4 C’s: Know Before You Buy
When it comes to buying sapphires, all colours and cuts come with different prices, and its all about knowing what to look for!
First and foremost – always make sure your gemstone has been authenticated and certified!
When it comes to choosing your cut for your gem, you can either pick a design which maximizes the colour or enhances the light refraction and scintillation. Brilliant cuts such as round, pear, or princess, all improve the sparkle of your sapphire, whereas step cuts with large facets such as the cushion or oval cut can intensify its colour. Pick the style which fulfils your needs and desires the best.
Blue sapphires, leuko-sapphires and Padparadscha sapphires are the most expensive forms of sapphire due to their rarity and popularity. Following this, all types of blue sapphire tend to come at a more premium price due to them being the most well known. All other forms of sapphire are more affordable, but just as beautiful! In general, those stones which have greater intensity and saturation are more expensive.
All sapphires contain some percentage of inclusions within their body, which authenticates their natural origin and enhances their colour and uniqueness. Those stones which are found on the market with no inclusions and 100% clarity are likely to be synthetic and artificially created, and are far more generic than their natural born twins.
When it comes to buying sapphires, its good to know that the diamond is the only substance harder than itself and so works perfectly in jewellery – however sapphire are denser than diamonds, meaning a higher price per carat weight, and therefore potentially a more expensive purchase. This being said, many factors affect the price of a sapphire and not just carats. Its good to keep in mind that because a sapphire is a denser gemstone than others it will come at a greater price the larger the stone you’re looking for, but they are popular for a reason – and their strength means a lovely long lifetime and ultimately good bang for your buck.

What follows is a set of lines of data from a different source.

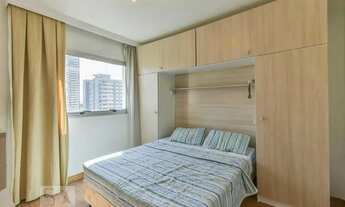 Imagem 9: Apartamento para Aluguel - Pinheiros, 1 Quarto, 33 m2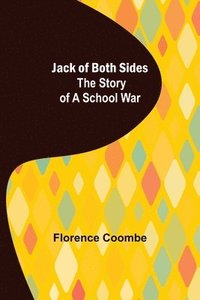 bokomslag Jack of Both Sides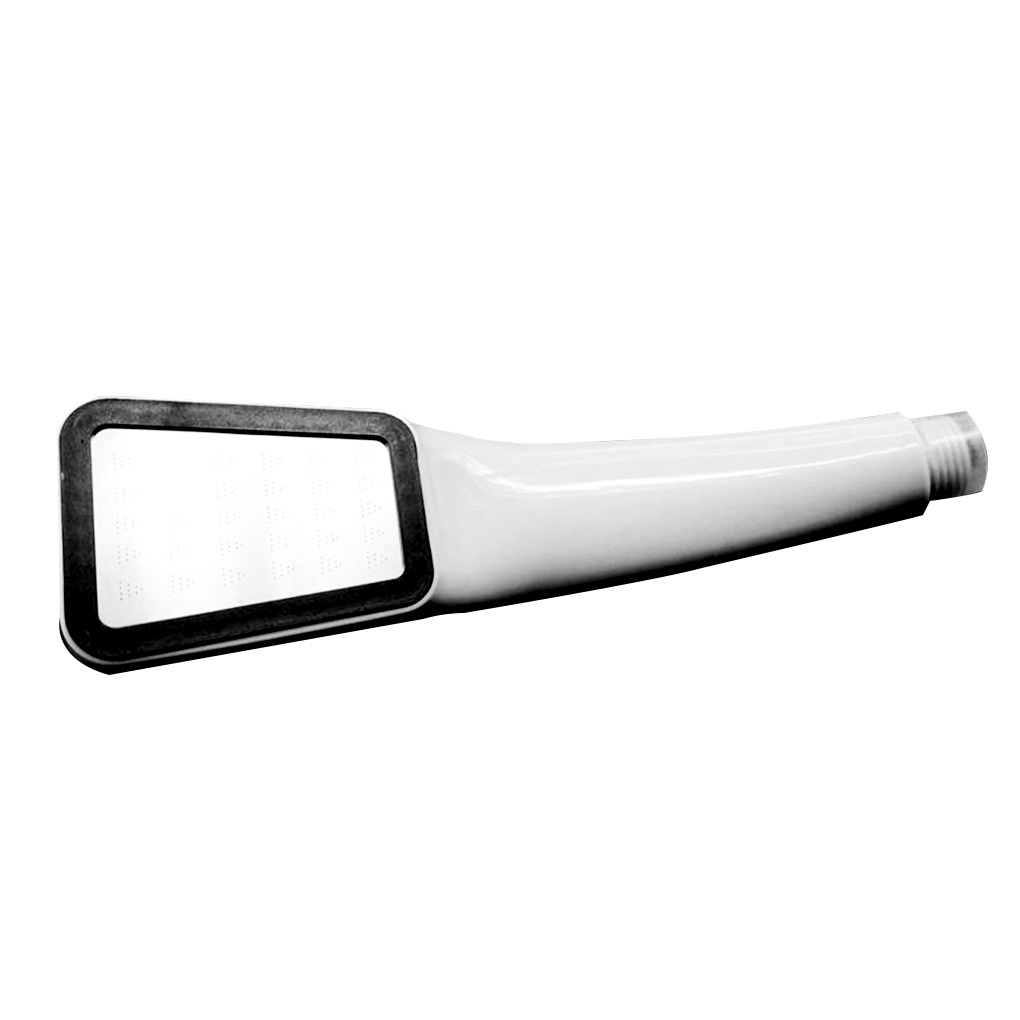 Đầu Vòi Sen 300 Lỗ Tiết Kiệm Nước Bằng Nhựa Abs 2020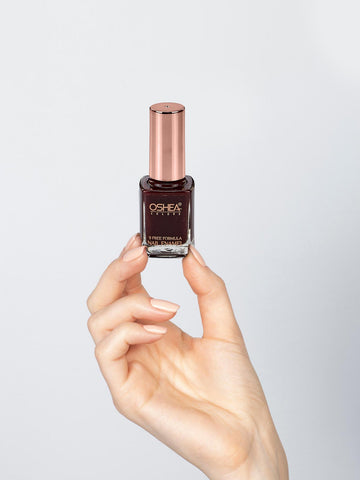 Nail Enamel 16 Deep Root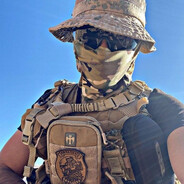 Позывной "СУМРАК"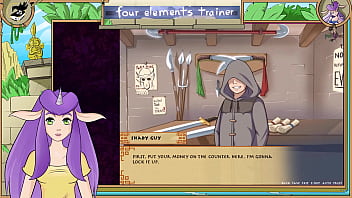 Four elements trainer episode 34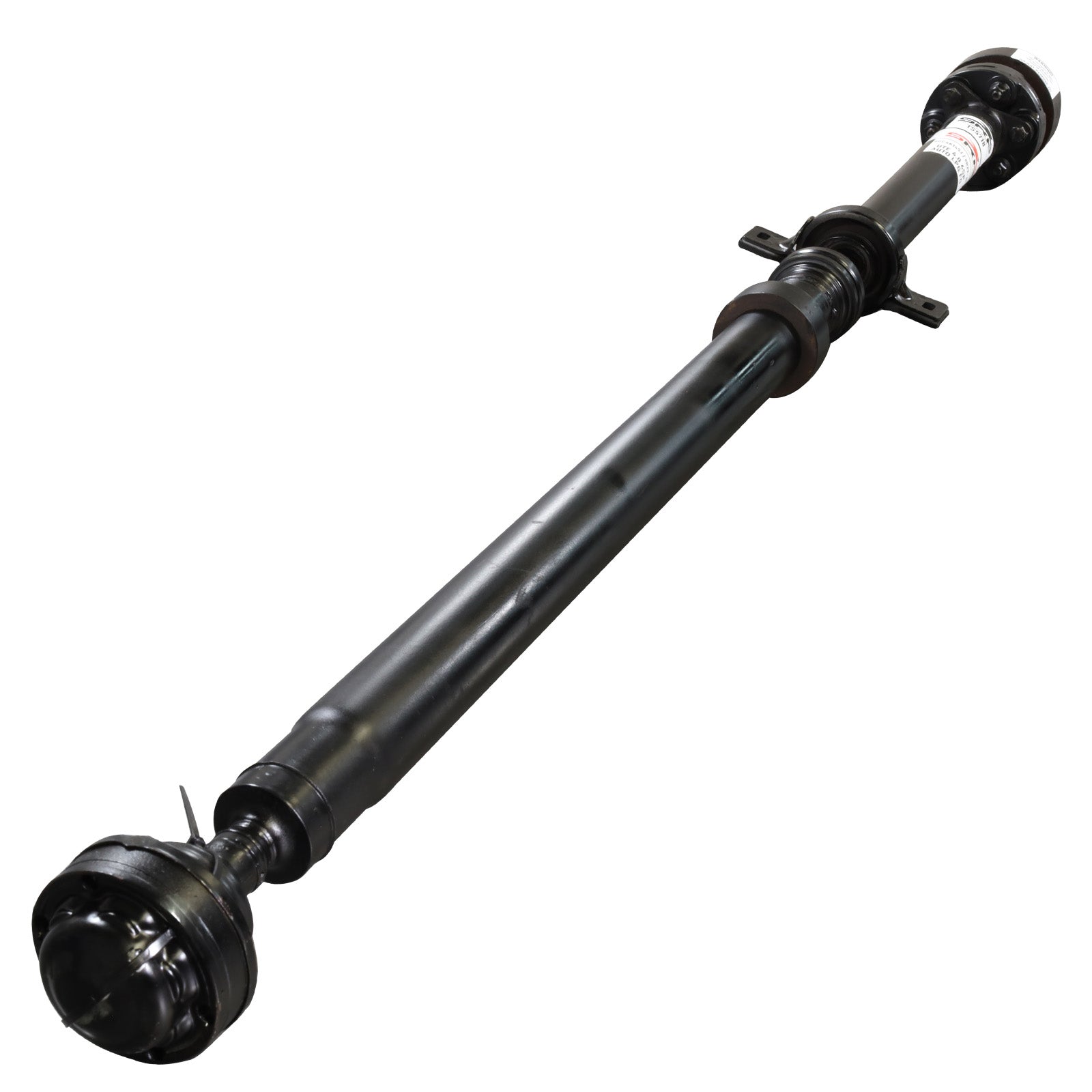 Reconditioned tailshaft for FG Ford Falcon 4 speed automatic ute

Sapphires are timeless gems which act as forever stones just as much as the diamond. Due to sapphires varying in colour and cut, you can let your creative freedom run wild when it comes to incorporating them in your jewellery and outfits. Perhaps you want a solitaire ring, studs, or another jewellery piece that requires just one stone to pick? When looking for a metal to choose from, white gold or platinum best matches with cool toned colours such as blue, green and purple. Yellow gold matches best with warm toned colours such as pinks, oranges and yellows. Leuko-sapphires of course can match with any colour band due to their colourless interior, or why not match a pink sapphire with a rose-gold band for a beautiful combination. Maybe you’re looking for a variety of colours for a trilogy ring? Why not pick a white gold band and have a midnight sky theme, consisting of purple, blue, and black sapphires? There is no end to the possibilities with sapphires so enjoy having a browse and finding whats right for you.